Carlos Curbelo, Miami's lone representative on the House tax writing committee, is ready to debate a bill that would revamp the nation's tax code for the first time since the 1980s as special interest groups like the real estate industry voice opposition to the proposal.
"I'm not worried about them, I expected this," Curbelo, a Republican, said. "Every special interest group out there thinks the code is for them and the truth is the tax code, the tax system, is for the American people. What we're trying to do is simplify it, eliminate a lot of the special benefits to benefit more people across the board."
A markup of the bill, dubbed Tax Cuts and Jobs Act, is scheduled for Monday.

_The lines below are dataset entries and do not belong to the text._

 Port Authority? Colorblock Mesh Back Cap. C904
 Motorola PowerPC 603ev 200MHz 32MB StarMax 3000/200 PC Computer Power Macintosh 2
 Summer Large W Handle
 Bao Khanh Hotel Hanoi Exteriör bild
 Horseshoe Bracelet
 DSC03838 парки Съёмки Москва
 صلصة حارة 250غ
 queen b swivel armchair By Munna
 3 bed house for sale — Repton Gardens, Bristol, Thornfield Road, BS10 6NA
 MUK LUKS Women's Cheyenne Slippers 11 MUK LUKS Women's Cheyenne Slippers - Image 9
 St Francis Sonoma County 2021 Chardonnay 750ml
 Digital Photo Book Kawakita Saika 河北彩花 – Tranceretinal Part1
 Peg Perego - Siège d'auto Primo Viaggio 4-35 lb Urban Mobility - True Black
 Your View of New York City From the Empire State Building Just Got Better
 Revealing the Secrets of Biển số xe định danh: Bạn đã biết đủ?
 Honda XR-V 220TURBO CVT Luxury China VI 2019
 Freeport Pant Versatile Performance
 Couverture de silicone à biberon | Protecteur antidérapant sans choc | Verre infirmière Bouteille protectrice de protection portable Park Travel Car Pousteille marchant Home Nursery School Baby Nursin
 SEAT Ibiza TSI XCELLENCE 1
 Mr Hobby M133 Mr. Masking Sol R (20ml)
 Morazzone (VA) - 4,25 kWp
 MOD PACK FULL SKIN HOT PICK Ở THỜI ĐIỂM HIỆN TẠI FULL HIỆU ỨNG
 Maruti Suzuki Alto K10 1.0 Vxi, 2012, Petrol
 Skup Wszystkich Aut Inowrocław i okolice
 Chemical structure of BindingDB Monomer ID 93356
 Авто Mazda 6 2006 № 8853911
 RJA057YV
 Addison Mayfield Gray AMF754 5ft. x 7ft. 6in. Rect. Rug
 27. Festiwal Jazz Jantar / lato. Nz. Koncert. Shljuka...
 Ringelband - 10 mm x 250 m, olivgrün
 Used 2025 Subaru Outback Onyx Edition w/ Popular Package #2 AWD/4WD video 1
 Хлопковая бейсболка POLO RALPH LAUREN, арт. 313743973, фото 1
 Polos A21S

"Most people are pretty pleased with the bill," Curbelo said, adding that there could be a Republican amendment during Monday's markup. "There are many opportunities to improve the bill, but most people are generally very satisfied with the bill."
Originally, Curbelo was in favor of a revenue-neutral tax plan that would not increase the federal deficit, though a revenue-neutral plan was not likely after House Speaker Paul Ryan and tax committee chairman Kevin Brady pulled a proposed border adjustment tax when idea faced opposition from trade groups and the White House.
"I always wanted to have revenue-neutral tax reform, in that sense I wish we could have done better, but politics is the art of the possible and this is where we are and we have to make the best of it," Curbelo said.
Curbelo was also supportive of increasing the child tax credit to $1,600 from the current $1,000, though some Senate Republicans like Marco Rubio
have suggested a $1,600 credit isn't enough
to help working families.
"That family credit is defacto permanent, you can take that to the bank," Curbelo said. "I know members on both sides will be supportive of continuing that."
Democrats are expected to oppose the tax overhaul effort, though Republicans can pass the bill in the House and Senate with a simple majority due to budget rules that were enacted last week. Senate Majority Leader Mitch McConnell can only afford two Republican defections in the Senate or else the tax plan will fail much like an effort to repeal Obamacare did earlier this year.
Curbelo's 2018 opponent, Democrat Debbie Mucarsel-Powell, criticized his support for the tax plan in a statement.
“We can all agree the tax code should be simpler but Curbelo’s tax plan is a giveaway to big corporations and the richest among us at the expense of Florida families," Mucarsel-Powell said.